Elle ajoute : « Le monde qui a vu naître la social-démocratie a disparu. Je préfère parler de socialisme démocratique et affirmer une radicalité face au capitalisme de prédation. »
La liberté comme mot d’ordre
Le programme s’appelle Vivre Libre, plaçant la liberté au cœur du projet. « Nous reprenons à la droite et à l’extrême droite le combat pour la liberté qu’elles défigurent. La liberté de pouvoir choisir sa vie. Une vie digne où l’on peut travailler, se loger, se déplacer, s’éduquer… S’émanciper. La droite et l’extrême droite n’ont que le mot liberté à la bouche. Elles construisent la liberté pour quelques-uns. Le libéralisme construit la domination. Nous défendons une liberté réelle partagée par tous à travers des politiques de justice, de redistribution, une puissance publique forte. »
Sécurité : un sujet à reprendre
Sur les questions de sécurité, sujet sur lequel la gauche a péché par candeur, Ridel déclare : « L’extrême droite ne parle de sécurité que sous l’angle de l’immigration. Elle ne dit rien de l’insécurité sociale que l’on vit dans un désert médical – 6 millions de Français n’ont pas de médecin traitant – ; de la sécurité environnementale quand on est confronté aux inondations, aux sécheresses… La sécurité, il faut en parler au pluriel. On doit reprendre ce sujet des mains de l’extrême droite et de la droite. Les socialistes, par leur histoire, ont toujours cherché à mettre en avant la sécurité des individus face aux risques de la vie, l’héritage de la sécurité sociale. »
Concernant la sécurité des biens et des personnes, elle précise : « Nous avons des maires partout en France qui sont au rendez-vous pour la sécurité des habitants. Nous assumons une politique de sécurité pour un ordre juste. L’un des axes est le retour de la police de proximité. Mais aussi un volet prévention de la délinquance plus ambitieux. Il y a aussi un sujet qui monte, celui de la cybersécurité. »
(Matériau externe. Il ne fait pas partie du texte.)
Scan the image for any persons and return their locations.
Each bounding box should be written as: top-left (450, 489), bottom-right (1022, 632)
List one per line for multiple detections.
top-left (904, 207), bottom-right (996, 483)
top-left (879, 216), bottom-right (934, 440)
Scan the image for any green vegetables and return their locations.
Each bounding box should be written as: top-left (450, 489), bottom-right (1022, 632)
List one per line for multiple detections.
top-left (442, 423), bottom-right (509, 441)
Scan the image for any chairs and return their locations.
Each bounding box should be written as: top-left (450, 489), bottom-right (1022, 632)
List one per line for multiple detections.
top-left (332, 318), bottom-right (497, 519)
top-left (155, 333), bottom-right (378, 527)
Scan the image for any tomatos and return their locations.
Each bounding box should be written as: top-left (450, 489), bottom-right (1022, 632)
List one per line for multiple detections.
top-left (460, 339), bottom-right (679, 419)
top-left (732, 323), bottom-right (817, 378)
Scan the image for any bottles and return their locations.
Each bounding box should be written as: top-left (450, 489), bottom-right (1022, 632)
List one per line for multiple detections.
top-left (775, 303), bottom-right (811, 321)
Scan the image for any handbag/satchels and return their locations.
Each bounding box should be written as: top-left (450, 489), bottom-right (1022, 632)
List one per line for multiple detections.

Un programme fiscal ambitieux
Taxe Zucman, impôts, héritage au-dessus de 200 000 euros, smic à 1 690 euros, limitation de 1 à 20 des écarts de salaire en entreprise… Le programme marque un coup de barre à gauche avec un fort tropisme fiscal. « Nous défendons des états généraux de la justice fiscale. C’est nécessaire dans un pays où la richesse se concentre dans les mains de quelques-uns. On s’enrichit davantage en héritant qu’en travaillant toute sa vie. D’ici à 2040, 9 000 milliards de patrimoine vont être transmis, c’est inédit dans notre pays. Il faut rétablir de la justice dans la fiscalité de l’héritage. »
Se différencier de Jean-Luc Mélenchon
Interrogée sur la comparaison avec Jean-Luc Mélenchon, Ridel affirme : « L’avenir du Parti socialiste se situe dans une offre de gauche qui porte une radicalité de vision et une volonté de transformation sociale, écologique, avec une méthode : la discussion démocratique, la recherche du compromis. Avec le souci du réel. Ce qui nous différencie de Jean-Luc Mélenchon, qui donne dans la radicalité pour la radicalité. Sans aucun souci pour la faisabilité de ce qu’il propose et avec un fonctionnement qui n’apparaît pas démocratique. »
Ce programme a vocation à être porté par un candidat en 2027, mais pour l’heure, le PS n’en a pas.